On n'est pas là pour sucer des glaces, du Galapiat Cirque. p. Christophe Raynaud de Lage

CNAC / Galapiat Cirque

On n'est pas là pour sucer des glaces

Sous l’impulsion du Galapiat Cirque, la 31e promotion du CNAC bombarde la piste de tout ce que la discipline circassienne fait de mieux. On n’est pas là pour sucer des glaces – rien que ça : une proposition fraîche et insolente à déguster sous chapiteau.
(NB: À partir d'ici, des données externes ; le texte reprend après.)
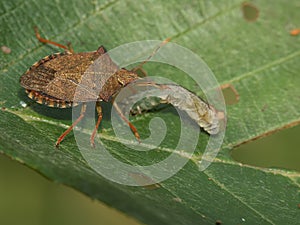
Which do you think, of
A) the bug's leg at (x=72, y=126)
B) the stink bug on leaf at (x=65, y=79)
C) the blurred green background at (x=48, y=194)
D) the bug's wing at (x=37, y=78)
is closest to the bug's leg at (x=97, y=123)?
the stink bug on leaf at (x=65, y=79)

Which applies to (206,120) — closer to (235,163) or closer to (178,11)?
(235,163)

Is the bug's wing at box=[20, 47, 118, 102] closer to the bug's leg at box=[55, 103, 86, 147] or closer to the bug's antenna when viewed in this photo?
the bug's leg at box=[55, 103, 86, 147]

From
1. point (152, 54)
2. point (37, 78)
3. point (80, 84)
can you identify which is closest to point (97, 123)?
point (80, 84)

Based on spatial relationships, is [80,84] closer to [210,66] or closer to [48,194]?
[210,66]

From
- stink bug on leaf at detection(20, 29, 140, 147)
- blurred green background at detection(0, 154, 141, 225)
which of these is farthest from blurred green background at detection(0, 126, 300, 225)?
stink bug on leaf at detection(20, 29, 140, 147)

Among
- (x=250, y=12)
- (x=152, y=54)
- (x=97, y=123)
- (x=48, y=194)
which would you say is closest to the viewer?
(x=97, y=123)

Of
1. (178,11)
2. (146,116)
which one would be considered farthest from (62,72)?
(178,11)
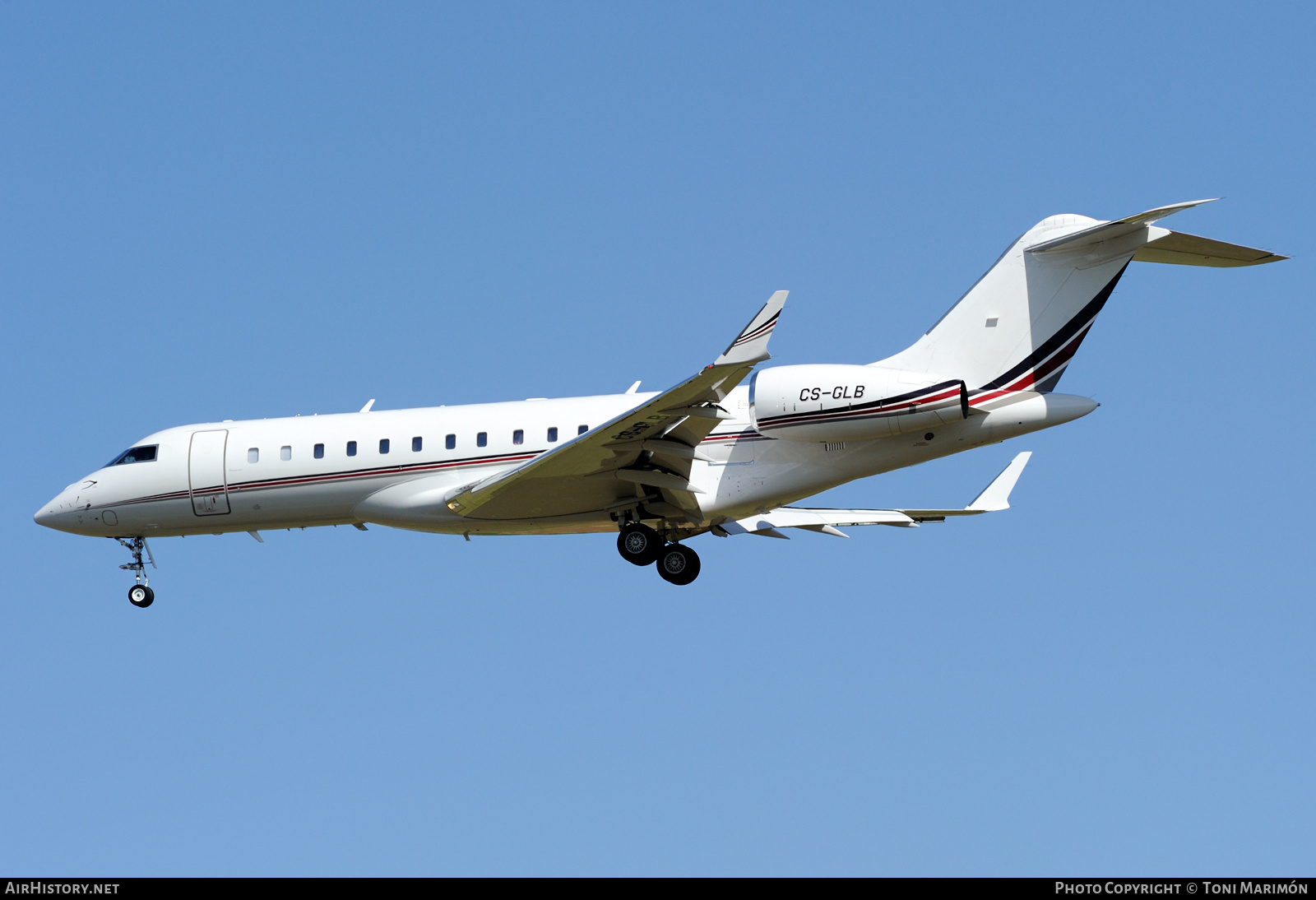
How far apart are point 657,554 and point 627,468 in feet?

Par Agnès Dopff publié le 27 janv. 2020

Au Centre National des Arts du Cirque, le spectacle de fin d’études est une tradition. Une exception aussi, puisque depuis plus de quinze ans, l’école confie la « mise en piste » à des artistes extérieurs, et le résultat, véritable proposition scénique, sert souvent de tremplin professionnel pour les jeunes circassiens. Toute la difficulté, alors, est de combiner l’exigence d’une forme longue à la contrainte d’un effectif exceptionnel – une quinzaine de performeurs en moyenne. Pour l’édition 2019/2020, le CNAC s’est tourné vers d’anciens étudiants de l’école, le Galapiat Cirque, pour relever le défi.

 

L’heureux bazar

Fidèle à l’esthétique développée en collectif et à travers les créations solo des Galapiat, On n’est pas là pour sucer des glaces compose une forme foisonnante dès son ouverture. La trame narrative, initialement impulsée sur la piste d’une discothèque désuète, s’efface rapidement devant la seule force de présence des jeunes interprètes. Les numéros s’enchaînent, mêlant prouesses techniques et facéties clownesques. Éminemment théâtral, le spectacle captive par ses personnages plus que par son intrigue. Ici, une catcheuse brésilienne intimide à l’aide d’un cerceau. Là, un  arrosoir joue les maîtres de l’ombre. Là encore, deux êtres en amour se lovent dans le creux d’une roue Cyr. D’un claquement de doigt, la piste se trouve saturée d’agrès – bascule coréenne, trapèze, duo de mâts chinois et autant de cerceaux –, d’un autre, elle se vide. Dans une construction narrative joyeusement bordélique, l’attention glisse du solo au collectif, du sol au plafond, du porter au volant. Par la fantaisie des circassiens, les scènes se succèdent, organiques, tout happé que l’on est par ce qui pourrait encore arriver.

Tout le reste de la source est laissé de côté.